The hourly time structure of point source emissions from electric power stations was derived from fuel consumption data reported by a subset of power stations as part of the EPA Air Markets Program Database (AMPD). The hourly heat input was summed to an annual total for each facility, then each hour’s value was divided by this total to generate hourly shares of activity for the facility. Each point source from NEI or GHGRP that was not included in the AMPD was assigned the hourly temporal structure of the nearest AMPD facility.
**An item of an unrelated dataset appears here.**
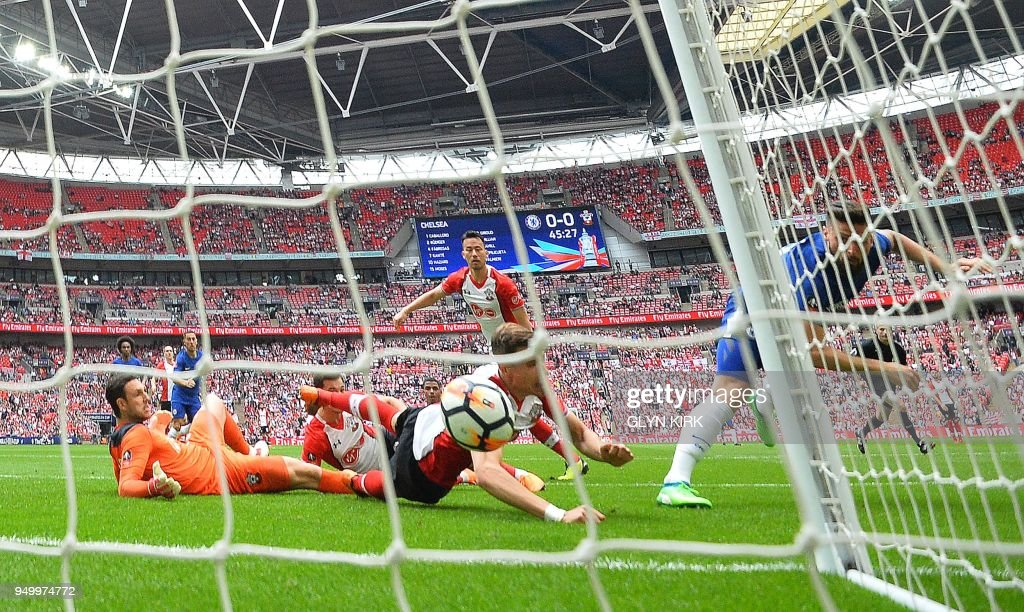 Chelsea's French striker Olivier Giroud (R) watvhes the ball into the net as he scores his team's first goal during the English FA Cup semi-final football match between Chelsea and Southampton at Wembley Stadium in London, on April 22, 2018. (Photo by Glyn KIRK / AFP) / NOT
Point location emissions were then intersected with the ACES 1-km grid and spatially aggregated for each hour of the year.
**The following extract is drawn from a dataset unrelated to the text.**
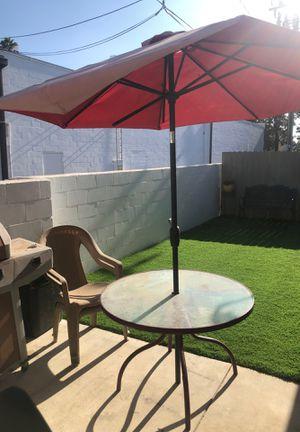 Patio umbrella and table for Sale in Covina, CA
Non-road Vehicles and Equipment

For emissions from vehicles and other fossil fuel powered equipment that do not operate on the public road network (e.g. construction vehicles, agricultural vehicles, lawn and garden equipment), estimates of county-level CO2 were obtained from the NONROAD module included in the EPA Motor Vehicle Emission Simulator (MOVES – version 2014a).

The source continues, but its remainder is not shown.